Когда человек приходит проситься — не в монахи, хотя бы в трудники, — то к нему предъявляется определенный минимум требований. Желательно, чтобы при нём был паспорт и желательно, чтобы человек пришел трезвым. Но иногда берешь человека и не понимаешь "почему?", и в принципе потом ты в нем не разочаровываешься. Такие моменты тоже бывали. А другим отказываешь сразу, вроде бы нет видимых причин, но почему-то отказываешь. Хотя в принципе всегда стараемся дать шанс всем.

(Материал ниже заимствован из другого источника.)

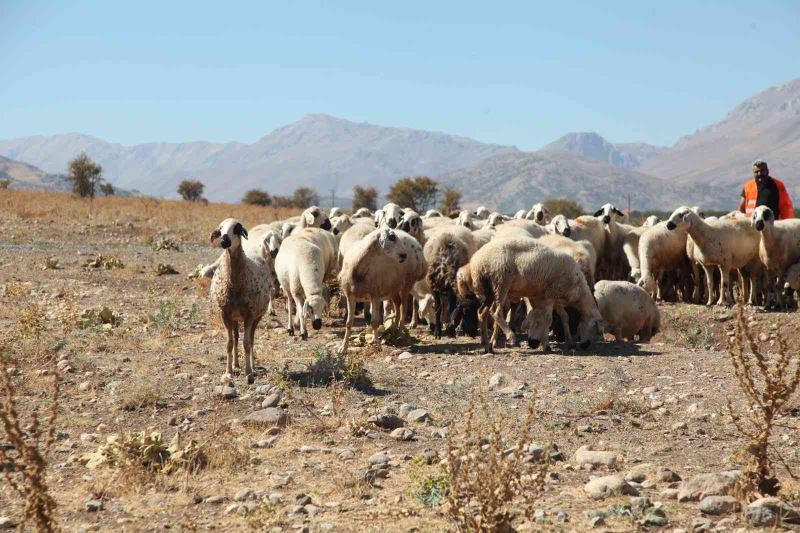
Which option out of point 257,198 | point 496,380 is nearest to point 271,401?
point 496,380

Не принимаем, скажем, уже таких откровенно опустившихся людей, потому что уже опыт показывает — он придёт под зиму, работать не будет. Придёт для того, чтобы создать проблемы: либо что-то украсть, либо напиться, либо дебош тут устроить. В любом случае, как только в нём понадобится нужда, то есть, весною, когда самые работы — он убежит. Вот таких-то я за очень редкими исключениями беру. Очень настороженно относимся к людям, которые приходят и говорят: "Всё, я уже в монахи". Опять же, практика показывает, что такой человек и двух месяцев не продержится.
Или еще спрашиваешь: "А что ты умеешь делать?" — "Я всё умею!" — "Зачем ты пришел в монастырь?" — "Я пришел заниматься тем, чем вы здесь занимаетесь". — "А чем мы здесь занимаемся?"
У меня есть трудник, которого привезли, потому что он стремительно спивался. Его привезли родственники на месяц. Он пробыл этот месяц, решил остаться еще на месяц, потом еще. Потом он полностью бросил пить. Бросил курить. Человек сделал над собой усилие. Сейчас мы приняли его в братья. Вот такой путь. Господь — он же Творец, поэтому каждому он находит путь.
Отец Мелхиседек пришел в монастырь, приехав в отпуск на три недели. Вот что он рассказывает: "Первую неделю просыпался с той мыслью, что сегодня уеду и ложился с той же мыслью, что завтра утром я уеду. К концу третьей недели, знаете, такое чувство было, когда долго где-то скитался и наконец вернулся домой. Было такое чувство, что не хочу больше никуда. Острое чувство дома.
У меня мама, ей уже много лет, и когда я ее навещаю, то говорю: "Ну, всё, мам, я домой", и она с некоторой ревностью: "А ты где? Ты что, не дома?" Дом — это монастырь. Искушений было много и проблем. Но Господь хранил, и ни разу не было такого желания вернуться в мир или сожаления о том, что пришёл в монастырь".